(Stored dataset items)
====
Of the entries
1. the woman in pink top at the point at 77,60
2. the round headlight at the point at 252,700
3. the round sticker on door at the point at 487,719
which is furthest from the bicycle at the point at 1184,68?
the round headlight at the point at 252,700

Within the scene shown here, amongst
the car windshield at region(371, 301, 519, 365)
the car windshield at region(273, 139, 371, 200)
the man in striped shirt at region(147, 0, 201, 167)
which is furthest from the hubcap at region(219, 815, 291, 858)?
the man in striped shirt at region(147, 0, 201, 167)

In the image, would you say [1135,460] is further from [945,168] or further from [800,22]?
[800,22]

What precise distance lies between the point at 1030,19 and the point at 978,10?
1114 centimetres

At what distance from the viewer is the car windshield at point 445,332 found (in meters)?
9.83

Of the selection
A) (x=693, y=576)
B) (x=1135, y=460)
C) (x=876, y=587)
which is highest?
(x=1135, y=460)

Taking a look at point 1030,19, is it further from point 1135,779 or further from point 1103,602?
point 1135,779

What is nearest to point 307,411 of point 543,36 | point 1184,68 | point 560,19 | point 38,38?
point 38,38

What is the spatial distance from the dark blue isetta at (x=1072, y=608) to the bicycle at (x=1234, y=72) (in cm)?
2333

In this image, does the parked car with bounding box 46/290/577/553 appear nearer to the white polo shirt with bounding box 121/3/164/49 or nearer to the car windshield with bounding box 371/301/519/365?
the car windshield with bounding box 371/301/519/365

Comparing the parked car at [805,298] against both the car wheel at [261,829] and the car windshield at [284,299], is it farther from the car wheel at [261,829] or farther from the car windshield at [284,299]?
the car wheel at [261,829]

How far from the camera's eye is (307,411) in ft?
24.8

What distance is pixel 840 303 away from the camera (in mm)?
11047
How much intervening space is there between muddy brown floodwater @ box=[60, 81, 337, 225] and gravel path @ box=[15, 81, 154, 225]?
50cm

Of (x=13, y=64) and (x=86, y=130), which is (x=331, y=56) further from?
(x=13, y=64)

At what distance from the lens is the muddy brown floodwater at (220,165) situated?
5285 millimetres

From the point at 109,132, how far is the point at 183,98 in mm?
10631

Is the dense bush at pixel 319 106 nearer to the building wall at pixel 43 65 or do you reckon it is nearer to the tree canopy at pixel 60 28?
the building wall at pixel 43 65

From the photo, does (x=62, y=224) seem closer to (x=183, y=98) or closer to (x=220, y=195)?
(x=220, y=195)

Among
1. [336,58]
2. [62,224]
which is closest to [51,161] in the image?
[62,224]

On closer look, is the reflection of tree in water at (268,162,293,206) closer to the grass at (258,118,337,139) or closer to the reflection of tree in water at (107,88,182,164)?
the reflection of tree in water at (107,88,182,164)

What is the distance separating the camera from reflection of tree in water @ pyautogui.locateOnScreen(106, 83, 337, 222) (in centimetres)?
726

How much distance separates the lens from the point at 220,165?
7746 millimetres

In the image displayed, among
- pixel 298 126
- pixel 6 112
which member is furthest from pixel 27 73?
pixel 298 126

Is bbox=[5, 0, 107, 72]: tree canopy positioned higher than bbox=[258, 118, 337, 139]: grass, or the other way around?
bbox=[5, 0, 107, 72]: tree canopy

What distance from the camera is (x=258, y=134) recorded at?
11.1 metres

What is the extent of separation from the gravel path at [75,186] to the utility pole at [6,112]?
====
• _Exercise objective_
Reproduce all of the records above word for word, changing nothing.

• _Full response_
Of the entries
1. the woman in pink top at the point at 77,60
2. the round headlight at the point at 252,700
3. the round sticker on door at the point at 487,719
which is furthest from the bicycle at the point at 1184,68?
the round headlight at the point at 252,700

Within the scene shown here, amongst
the car windshield at region(371, 301, 519, 365)
the car windshield at region(273, 139, 371, 200)
the man in striped shirt at region(147, 0, 201, 167)
which is furthest from the hubcap at region(219, 815, 291, 858)?
the man in striped shirt at region(147, 0, 201, 167)

In the image, would you say [1135,460] is further from [945,168] or further from [800,22]?
[800,22]

What precise distance lies between the point at 1030,19 and the point at 978,10?
1114 centimetres

At what distance from the viewer is the car windshield at point 445,332 found (in meters)?
9.83

Of the selection
A) (x=693, y=576)
B) (x=1135, y=460)
C) (x=876, y=587)
which is highest?
(x=1135, y=460)

Taking a look at point 1030,19, is it further from point 1135,779 or further from point 1103,602?
point 1135,779

What is nearest to point 307,411 of point 543,36 | point 1184,68 | point 560,19 | point 38,38?
point 38,38

What is the spatial distance from the dark blue isetta at (x=1072, y=608) to the bicycle at (x=1234, y=72) (in cm)?
2333

In this image, does the parked car with bounding box 46/290/577/553 appear nearer to the white polo shirt with bounding box 121/3/164/49 or nearer to the car windshield with bounding box 371/301/519/365?
the car windshield with bounding box 371/301/519/365

Comparing the parked car at [805,298] against both the car wheel at [261,829] and the car windshield at [284,299], is it farther from the car wheel at [261,829] or farther from the car windshield at [284,299]?
the car wheel at [261,829]

How far from the camera's eye is (307,411) in ft?
24.8

What distance is pixel 840 303 away from the camera (in mm)?
11047
How much intervening space is there between muddy brown floodwater @ box=[60, 81, 337, 225] and gravel path @ box=[15, 81, 154, 225]?
50cm

Of (x=13, y=64) and (x=86, y=130), which is (x=331, y=56) further from?
(x=13, y=64)

At what distance from the lens is the muddy brown floodwater at (220,165) situated?
5285 millimetres

From the point at 109,132, how far is the point at 183,98 in mm?
10631

Is the dense bush at pixel 319 106 nearer to the building wall at pixel 43 65 or do you reckon it is nearer to the tree canopy at pixel 60 28?
the building wall at pixel 43 65

From the photo, does (x=62, y=224) seem closer to (x=183, y=98) or closer to (x=220, y=195)?
(x=220, y=195)

Among
1. [336,58]
2. [62,224]
which is closest to [51,161] in the image?
[62,224]

On closer look, is the reflection of tree in water at (268,162,293,206) closer to the grass at (258,118,337,139) or closer to the reflection of tree in water at (107,88,182,164)?
the reflection of tree in water at (107,88,182,164)

What is the distance separating the camera from reflection of tree in water @ pyautogui.locateOnScreen(106, 83, 337, 222) (in centimetres)?
726

How much distance separates the lens from the point at 220,165?
7746 millimetres

In the image displayed, among
- pixel 298 126
- pixel 6 112
which member is furthest from pixel 27 73?
pixel 298 126

Is bbox=[5, 0, 107, 72]: tree canopy positioned higher than bbox=[258, 118, 337, 139]: grass, or the other way around?
bbox=[5, 0, 107, 72]: tree canopy

What distance from the camera is (x=258, y=134) recorded at?
11.1 metres

What is the extent of separation from the gravel path at [75,186] to the utility pole at [6,112]?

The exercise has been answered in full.